Petrit Halilaj gewinnt Nasher-Preis 2027 mit bewegender Kriegskunst
Der kosovarische Künstler Petrit Halilaj hat den Nasher-Preis 2027 gewonnen, eine der renommiertesten Auszeichnungen der Kunstwelt. Mit 39 Jahren ist er der jüngste Preisträger in der Geschichte des Preises. Seine Werke setzen sich häufig mit Kindheitserinnerungen vor dem Hintergrund des Krieges auseinander.

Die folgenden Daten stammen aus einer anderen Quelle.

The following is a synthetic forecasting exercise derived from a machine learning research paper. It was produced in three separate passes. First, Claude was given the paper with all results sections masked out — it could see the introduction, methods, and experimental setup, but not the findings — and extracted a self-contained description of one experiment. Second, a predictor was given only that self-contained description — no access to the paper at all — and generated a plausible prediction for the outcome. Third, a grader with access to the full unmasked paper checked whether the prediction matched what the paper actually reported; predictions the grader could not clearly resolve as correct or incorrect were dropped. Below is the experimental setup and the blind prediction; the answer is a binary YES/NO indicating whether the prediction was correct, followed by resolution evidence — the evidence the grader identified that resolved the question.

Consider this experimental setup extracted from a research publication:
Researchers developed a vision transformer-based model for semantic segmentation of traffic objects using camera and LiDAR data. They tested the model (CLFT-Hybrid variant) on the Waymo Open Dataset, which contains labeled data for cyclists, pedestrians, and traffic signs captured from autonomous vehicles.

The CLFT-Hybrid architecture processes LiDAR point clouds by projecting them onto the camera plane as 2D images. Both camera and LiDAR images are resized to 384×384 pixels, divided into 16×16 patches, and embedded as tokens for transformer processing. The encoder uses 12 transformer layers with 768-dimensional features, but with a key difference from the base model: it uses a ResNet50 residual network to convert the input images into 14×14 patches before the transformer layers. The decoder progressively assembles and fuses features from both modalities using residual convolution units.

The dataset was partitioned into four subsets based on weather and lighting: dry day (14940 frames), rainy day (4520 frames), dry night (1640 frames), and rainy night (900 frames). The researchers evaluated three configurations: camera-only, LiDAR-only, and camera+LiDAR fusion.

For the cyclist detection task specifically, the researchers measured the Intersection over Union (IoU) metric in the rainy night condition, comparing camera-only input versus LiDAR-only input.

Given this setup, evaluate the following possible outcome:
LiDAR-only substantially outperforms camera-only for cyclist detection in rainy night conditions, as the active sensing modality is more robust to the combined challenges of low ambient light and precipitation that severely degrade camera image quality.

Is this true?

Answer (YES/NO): YES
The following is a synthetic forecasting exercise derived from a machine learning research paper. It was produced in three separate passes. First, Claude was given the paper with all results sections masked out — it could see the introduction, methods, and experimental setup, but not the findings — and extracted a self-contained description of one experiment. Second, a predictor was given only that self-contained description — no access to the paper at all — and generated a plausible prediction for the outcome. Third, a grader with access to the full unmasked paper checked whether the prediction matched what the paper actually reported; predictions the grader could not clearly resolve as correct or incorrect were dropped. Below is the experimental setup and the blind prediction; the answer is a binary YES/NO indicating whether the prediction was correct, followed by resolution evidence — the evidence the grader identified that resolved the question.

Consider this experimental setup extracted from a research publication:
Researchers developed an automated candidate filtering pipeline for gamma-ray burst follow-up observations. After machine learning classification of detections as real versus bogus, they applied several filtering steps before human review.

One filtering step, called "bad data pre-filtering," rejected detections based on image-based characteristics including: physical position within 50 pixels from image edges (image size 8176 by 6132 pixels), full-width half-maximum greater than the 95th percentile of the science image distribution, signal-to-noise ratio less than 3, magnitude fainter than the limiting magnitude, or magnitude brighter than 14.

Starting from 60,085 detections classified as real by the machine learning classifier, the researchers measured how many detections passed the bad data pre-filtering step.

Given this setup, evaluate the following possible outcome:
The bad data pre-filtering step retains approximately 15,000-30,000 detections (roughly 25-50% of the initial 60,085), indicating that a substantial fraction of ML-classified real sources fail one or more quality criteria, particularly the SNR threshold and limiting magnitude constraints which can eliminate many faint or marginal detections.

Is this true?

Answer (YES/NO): NO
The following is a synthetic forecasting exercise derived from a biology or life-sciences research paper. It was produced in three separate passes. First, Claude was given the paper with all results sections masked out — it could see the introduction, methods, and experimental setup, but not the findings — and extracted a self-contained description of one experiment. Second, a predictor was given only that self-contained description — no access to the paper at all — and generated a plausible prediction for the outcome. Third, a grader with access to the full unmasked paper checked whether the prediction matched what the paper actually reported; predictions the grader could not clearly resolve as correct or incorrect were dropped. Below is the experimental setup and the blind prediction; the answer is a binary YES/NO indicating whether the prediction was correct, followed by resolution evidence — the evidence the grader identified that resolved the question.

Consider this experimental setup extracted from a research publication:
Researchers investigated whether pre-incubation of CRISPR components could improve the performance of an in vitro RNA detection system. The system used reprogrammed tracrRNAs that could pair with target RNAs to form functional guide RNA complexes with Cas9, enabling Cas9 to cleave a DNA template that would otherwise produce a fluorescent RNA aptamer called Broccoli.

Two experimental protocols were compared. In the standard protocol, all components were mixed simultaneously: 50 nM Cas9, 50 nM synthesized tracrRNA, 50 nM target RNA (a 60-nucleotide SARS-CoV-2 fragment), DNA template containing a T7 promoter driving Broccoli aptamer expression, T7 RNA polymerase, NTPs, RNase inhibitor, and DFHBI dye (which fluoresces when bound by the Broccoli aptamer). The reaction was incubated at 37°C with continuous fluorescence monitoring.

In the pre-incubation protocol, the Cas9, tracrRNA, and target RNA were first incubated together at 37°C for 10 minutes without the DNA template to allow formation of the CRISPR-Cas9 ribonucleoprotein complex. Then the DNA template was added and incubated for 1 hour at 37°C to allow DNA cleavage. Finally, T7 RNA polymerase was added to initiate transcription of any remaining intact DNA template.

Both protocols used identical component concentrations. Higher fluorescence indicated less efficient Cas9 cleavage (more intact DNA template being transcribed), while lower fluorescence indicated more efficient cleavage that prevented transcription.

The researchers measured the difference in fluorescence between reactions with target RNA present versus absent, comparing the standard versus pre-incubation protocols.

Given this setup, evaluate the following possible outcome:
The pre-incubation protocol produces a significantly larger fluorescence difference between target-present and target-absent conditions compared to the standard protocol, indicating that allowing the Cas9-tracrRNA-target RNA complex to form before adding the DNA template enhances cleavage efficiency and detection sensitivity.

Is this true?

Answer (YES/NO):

Halilaj wuchs während des Kosovo-Konflikts der 1990er-Jahre auf. Als er 13 Jahre alt war, brannten serbische Truppen das Haus seiner Familie nieder. Diese prägenden frühen Erlebnisse formten seine künstlerische Vision, in der kindliche Unschuld mit den harten Realitäten des Krieges verschmilzt.
Seine Kinderzeichnungen inspirierten 2021 eine Ausstellung in der Tate St Ives in England. 2024 verwandelte er Kritzeleien von Schülern auf Schulbänken in Bronzeskulpturen, die im Metropolitan Museum of Art gezeigt wurden. Diese Werke spiegeln sein anhaltendes Interesse an Erinnerung und Widerstandsfähigkeit wider.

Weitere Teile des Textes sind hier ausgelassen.